2026 exigirá ainda mais luta, unidade e mobilização da categoria!

Escrito em 06/01/2026

Após a confraternização universal do 1º de janeiro, a humanidade se coloca, simbolicamente, diante da possibilidade de iniciar um novo ciclo. É tempo de renovar a rotina, o trabalho, a vida familiar e, sobretudo, de recalibrar rotas, redefinir prioridades e se preparar para os desafios que, sabemos, não tardarão a chegar.

UM PAÍS GOVERNADO PARA POUCOS

Para os trabalhadores, esses desafios são muitos e estruturais. No Brasil, grande parte dos representantes nos governos parece mais comprometida com os interesses da burguesia nacional e com o fortalecimento de suas próprias contas bancárias do que com a melhoria concreta das condições de vida da classe trabalhadora.

No agronegócio, no setor produtivo e no sistema financeiro, a lógica se repete. Ainda que haja avanços pontuais, como a melhora na renda decorrente de ajustes no Imposto de Renda, seguimos reféns do teto de gastos, de um Congresso disposto a se apropriar do orçamento público e de um Judiciário que, em grande parte de suas decisões, tem se mantido distante das demandas dos trabalhadores.
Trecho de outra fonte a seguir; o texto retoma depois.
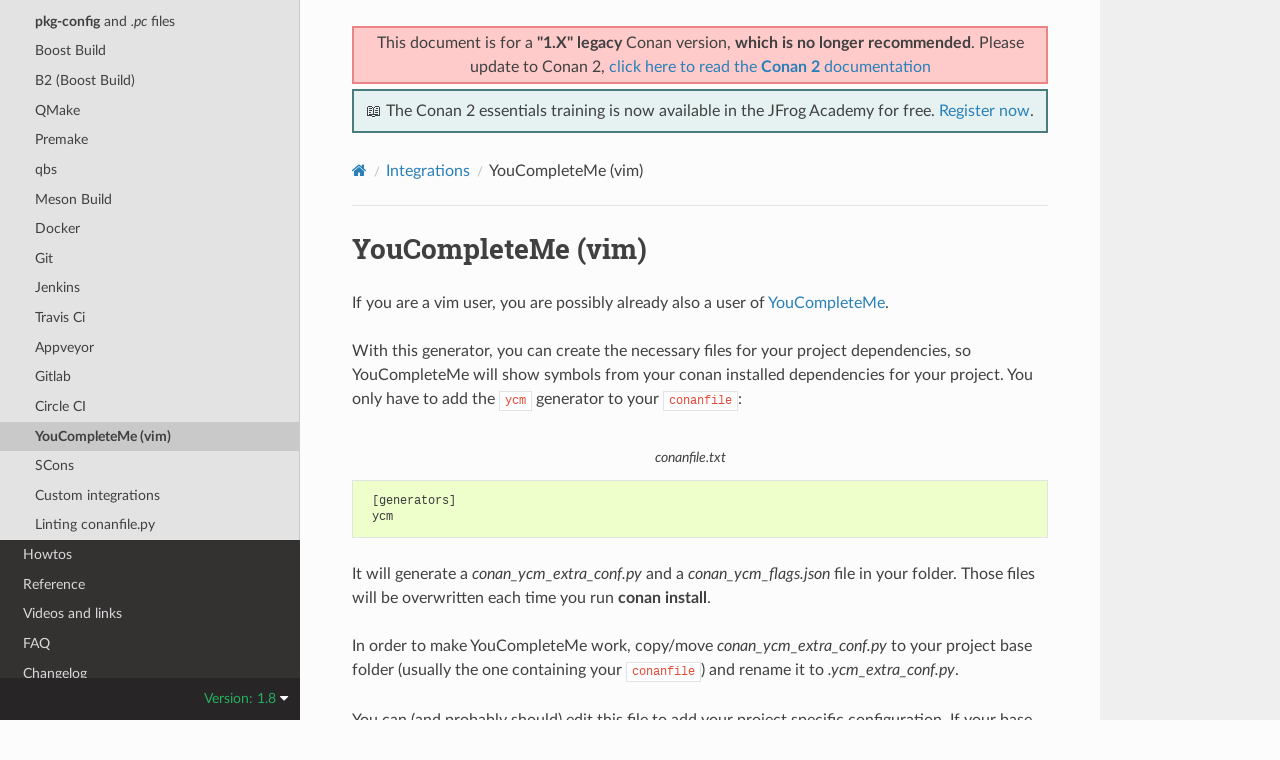

--- FILE ---
content_type: text/plain
request_url: https://c.6sc.co/?m=1
body_size: 2
content:
6suuid=e7263e17a1130100359a6a694f00000069f43100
OS DESAFIOS CENTRAIS DA CLASSE TRABALHADORA

Diante desse cenário, torna-se urgente defender, desde as instâncias de governo até o interior do movimento sindical, a garantia de uma democracia plena, o respeito às reivindicações de quem constrói este país e produz suas riquezas: os trabalhadores. O avanço do capital, tendo o sistema financeiro como um de seus principais agentes, impõe desafios ainda mais profundos para 2026.

Entre eles estão a defesa do emprego, dos bancos públicos, a manutenção e a responsabilização das instituições financeiras em relação aos planos de saúde, o enfrentamento da verdadeira pandemia que corrói a saúde mental dos bancários e a luta permanente contra os assédios em suas mais diversas formas.

CAMPANHA SALARIAL EXIGIRÁ AINDA MAIS MOBILIZAÇÃO

Tudo isso em um ano marcado por campanha salarial e eleições, o que exige ainda mais organização, consciência e mobilização. É fundamental que a categoria compreenda que ser bancário não se resume a produzir, cumprir metas e atender às exigências do mercado.

Ser bancário é, antes de tudo, reconhecer-se como parte de uma categoria organizada, com capacidade e responsabilidade histórica de lutar por melhores condições de trabalho, dignidade e reconhecimento frente aos governos e aos patrões.

A LUTA NÃO SE TERCEIRIZA

Não podemos terceirizar nossas lutas. Precisamos tomar as rédeas da história, olhar para o futuro com coragem e nos colocar, enquanto classe, em permanente estado de mobilização. É assim que construiremos um sindicato forte e uma categoria mais respeitada e digna. Essa luta é coletiva e exige a participação de todos. Venha 2026 e seus desafios. Com unidade, consciência e coragem, avançaremos.